Oh it's whispered in parlour and it's whispered in hall,
(Oh, the broom blooms bonny and the broom blooms fair,)
That the king's daughter goes with a child to her brother

(And they'll never go down to the broom no more.)

He has taken his sister down to her father's park

With a yew-tree bow and arrow all slung across his back.

“Oh, it's when that you hear me give a loud cry,
Shoot from your bow an arrow, and there let me lie”

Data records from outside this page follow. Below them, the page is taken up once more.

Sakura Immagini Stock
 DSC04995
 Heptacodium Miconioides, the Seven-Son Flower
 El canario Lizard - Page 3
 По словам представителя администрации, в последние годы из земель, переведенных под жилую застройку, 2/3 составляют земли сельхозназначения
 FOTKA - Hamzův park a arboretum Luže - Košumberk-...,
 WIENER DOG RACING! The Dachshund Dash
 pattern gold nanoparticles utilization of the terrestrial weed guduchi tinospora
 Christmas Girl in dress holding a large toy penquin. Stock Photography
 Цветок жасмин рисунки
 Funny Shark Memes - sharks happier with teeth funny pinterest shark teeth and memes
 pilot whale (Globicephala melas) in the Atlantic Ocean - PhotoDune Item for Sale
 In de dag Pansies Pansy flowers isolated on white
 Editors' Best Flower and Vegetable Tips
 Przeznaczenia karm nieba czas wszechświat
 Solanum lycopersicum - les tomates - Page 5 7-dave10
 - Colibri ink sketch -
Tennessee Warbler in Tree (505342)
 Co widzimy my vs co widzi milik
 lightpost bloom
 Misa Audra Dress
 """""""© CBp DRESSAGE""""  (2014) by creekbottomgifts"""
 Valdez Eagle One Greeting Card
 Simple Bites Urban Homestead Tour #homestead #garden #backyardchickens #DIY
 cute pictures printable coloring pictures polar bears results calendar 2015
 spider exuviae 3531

“And when that you see that I am lying dead,
Then you'll dig for me a grave with the turf at my head

Oh, it's when that he's heard her give a loud cry,
A silver arrow he suddenly let fly.

Then he has dug a grave, both long, wide and deep,
And he's buried his own sister with their child at her feet.

Then he has gone back to his father's own hall,
There was music, there was minstrels, there was dancing and all.

“Oh Willie, oh Willie, what gives you such pain?”

“ I have lost a sheath and knife that I'll never see again”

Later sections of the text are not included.